begin ARTICLE
# Newby D/Tail Jig User



## thecoder (May 23, 2011)

Hi guys I have just purchased a SIP dovetail jig and can safely say it has tested my patience...

any how my question is when I cut the pieces (both together ) I am left with an open ended joint and an half hidden one,

how do I cut them both so they are both exposed please,...sorry if it seems a dumb question but i probably am.

cheers

Dave


----------



## kp91 (Sep 10, 2004)

It sounds like you are trying to cut a through dovetail with a half blind dovetail jig.

Knowing nothing of your jig, I don't know if it can do both kinds.

Sorry I can't be more help,


----------



## istracpsboss (Sep 14, 2008)

kp91 said:


> It sounds like you are trying to cut a through dovetail with a half blind dovetail jig.
> 
> Knowing nothing of your jig, I don't know if it can do both kinds.
> 
> Sorry I can't be more help,


You've got it, Doug. It won't do through dovetails.
end ARTICLE
INSTRUCTIONS:
(1) Reproduce the dovetail jig thread between "any how my question" and "(Sep 10, 2004)", inclusive.
(2) In the dovetail jig thread, what brand of dovetail jig did thecoder purchase?
The listing has no connection to the dovetail jig thread.
begin INFORMATION SHOWN
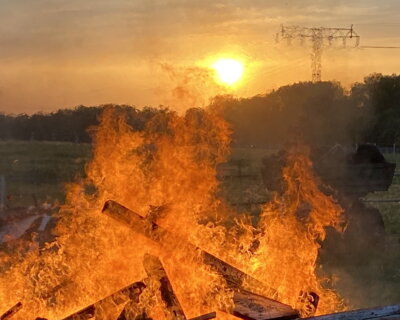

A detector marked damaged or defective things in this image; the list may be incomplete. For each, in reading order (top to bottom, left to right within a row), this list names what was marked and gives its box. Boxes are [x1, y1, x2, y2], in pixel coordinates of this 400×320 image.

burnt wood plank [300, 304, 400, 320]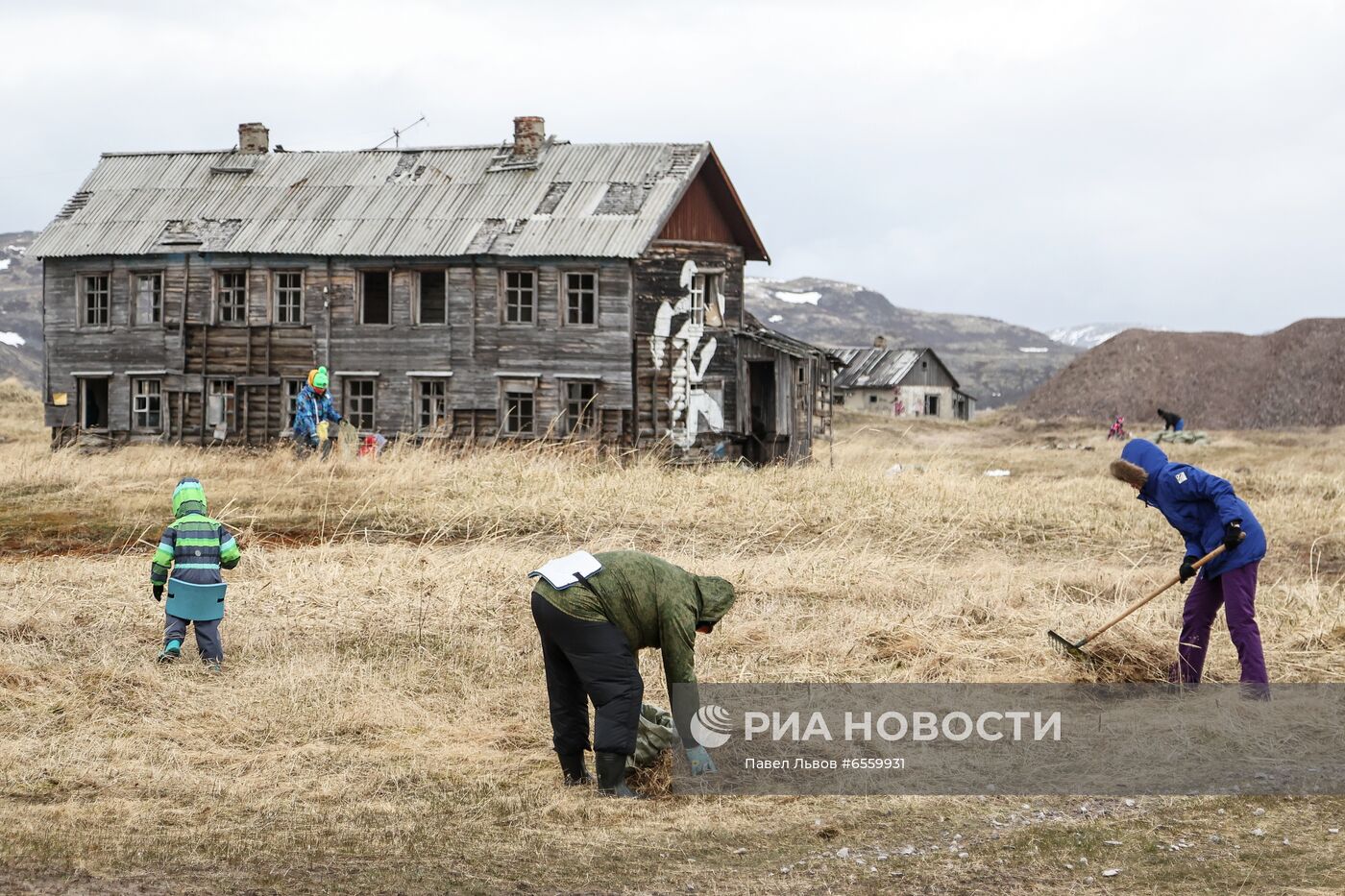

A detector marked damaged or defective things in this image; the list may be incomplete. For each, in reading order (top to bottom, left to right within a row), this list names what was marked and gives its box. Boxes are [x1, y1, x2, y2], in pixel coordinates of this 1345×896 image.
end INFORMATION SHOWN
TASK RESULTS:
(1)
any how my question is when I cut the pieces (both together ) I am left with an open ended joint and an half hidden one,

how do I cut them both so they are both exposed please,...sorry if it seems a dumb question but i probably am.

cheers

Dave


----------



## kp91 (Sep 10, 2004)

(2) A SIP dovetail jig.